◆ Work task: Without the pictures, print each of the records below exactly as it appears.

────────────────────────────────────────

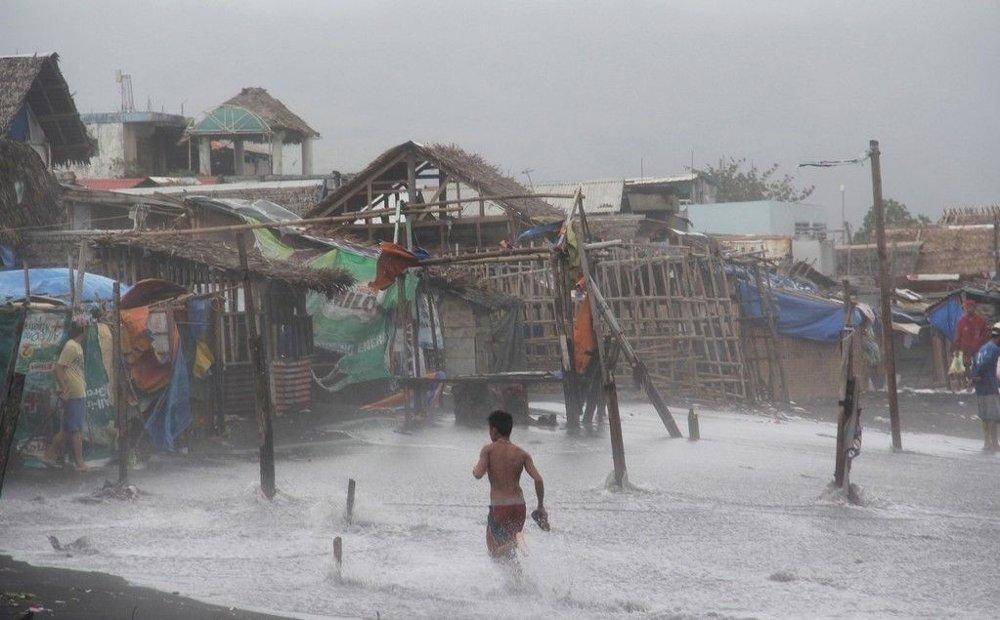 Filippinene er rammet av kraftig uvær. Minst ni mennesker har mistet livet på grunn av tyfonen Melor.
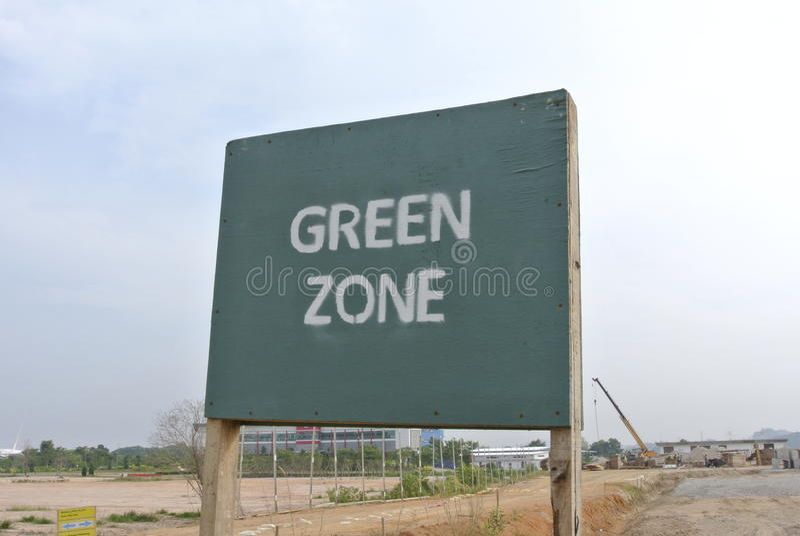 Skylt för grön zon på konstruktionsplatsen arkivbild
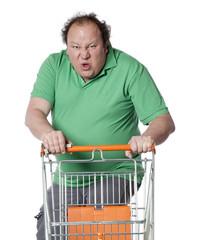 homme obèse énervé avec un caddie vide de grande surface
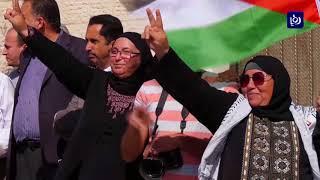 الاحتلال يغلق مقرات شركات إعلامية فلسطينية في مختلف مدن الضفة الغربية - (18-10-2017)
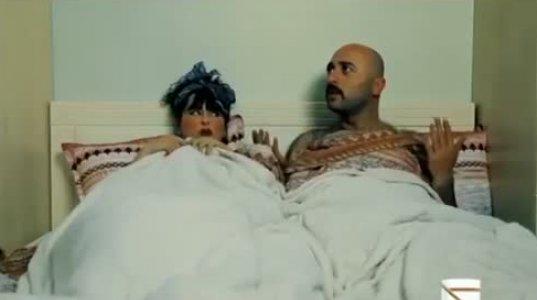 ცოლმა მეგრელ ქმარს საყვარელთან მიუსწრო. ზესახალისო ვიდეო განწყობისათვის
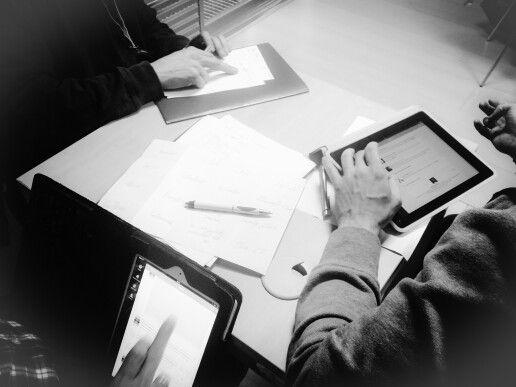 Papeles y tabletas,  juntas en el aprendizaje. Taller de habilidades cooperativas en el #abpcita.
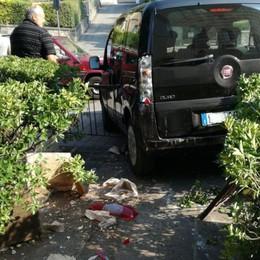 Dimentica il freno, auto si schianta L'incidente in centro a Clusone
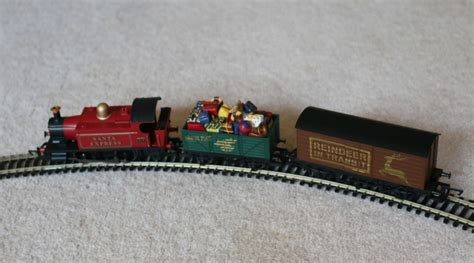 hornby santa express train set 21 over 40 and a mum to one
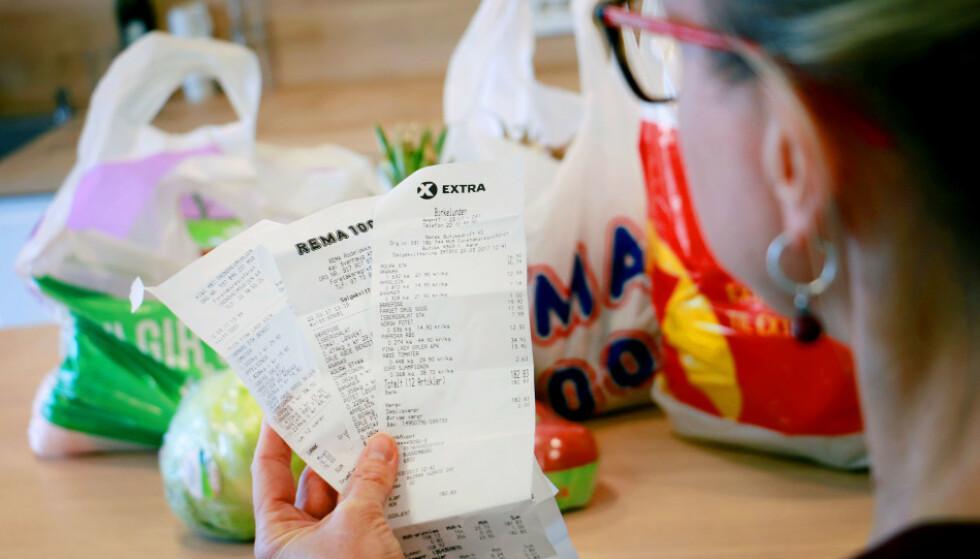 PENGEFORBRUK: Nordmenn syns det går veldig mye penger til mat, drivstoff og godteri. Foto: Ole Petter Baugerød Stokke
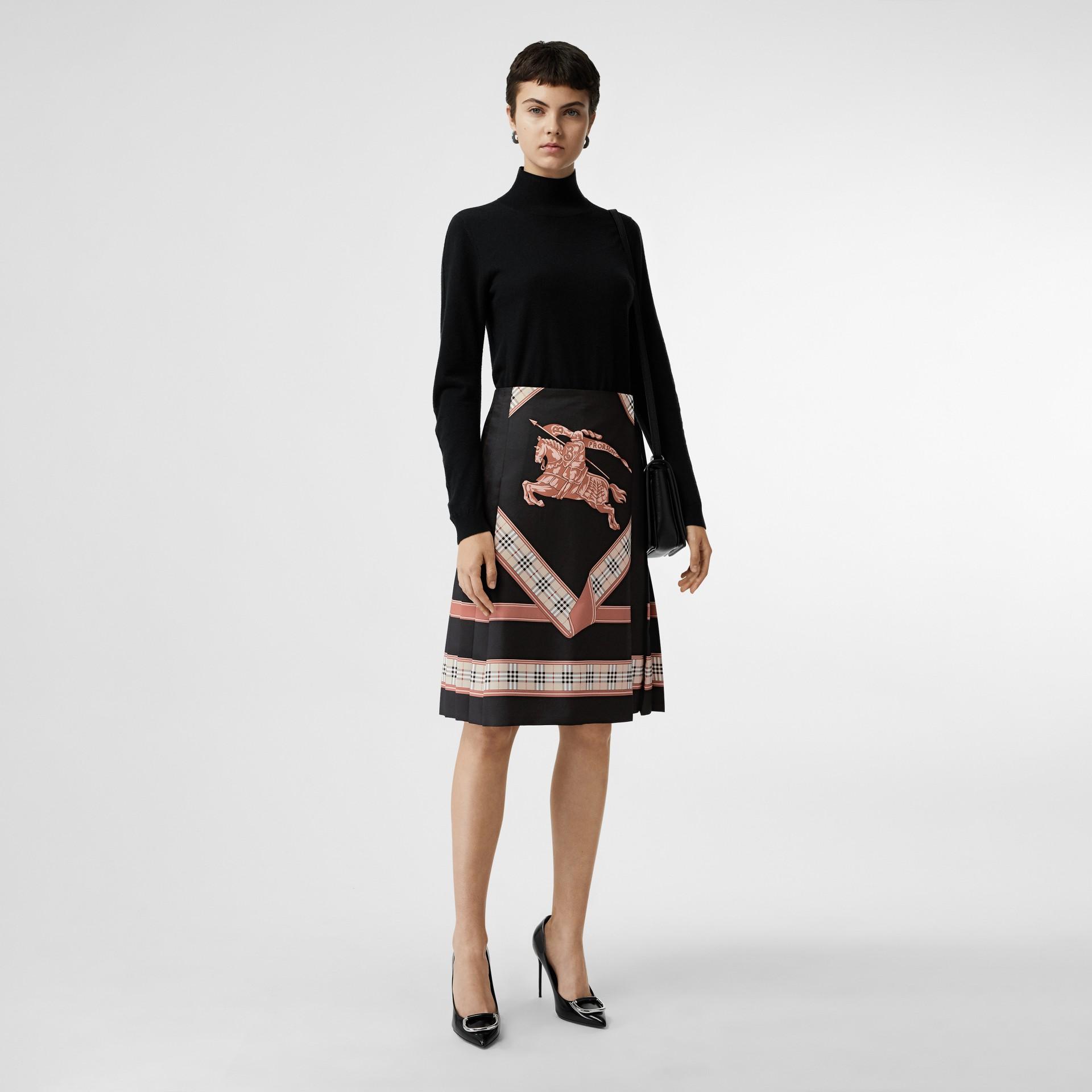典藏圍巾印花蘇格蘭裙 (多色) - 女款 | Burberry - 圖庫照片 0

────────────────────────────────────────

◆ Problem solution:
 Filippinene er rammet av kraftig uvær. Minst ni mennesker har mistet livet på grunn av tyfonen Melor.
 Skylt för grön zon på konstruktionsplatsen arkivbild
 homme obèse énervé avec un caddie vide de grande surface
 الاحتلال يغلق مقرات شركات إعلامية فلسطينية في مختلف مدن الضفة الغربية - (18-10-2017)
 ცოლმა მეგრელ ქმარს საყვარელთან მიუსწრო. ზესახალისო ვიდეო განწყობისათვის
 Papeles y tabletas,  juntas en el aprendizaje. Taller de habilidades cooperativas en el #abpcita.
 Dimentica il freno, auto si schianta L'incidente in centro a Clusone
 hornby santa express train set 21 over 40 and a mum to one
 PENGEFORBRUK: Nordmenn syns det går veldig mye penger til mat, drivstoff og godteri. Foto: Ole Petter Baugerød Stokke
典藏圍巾印花蘇格蘭裙 (多色) - 女款 | Burberry - 圖庫照片 0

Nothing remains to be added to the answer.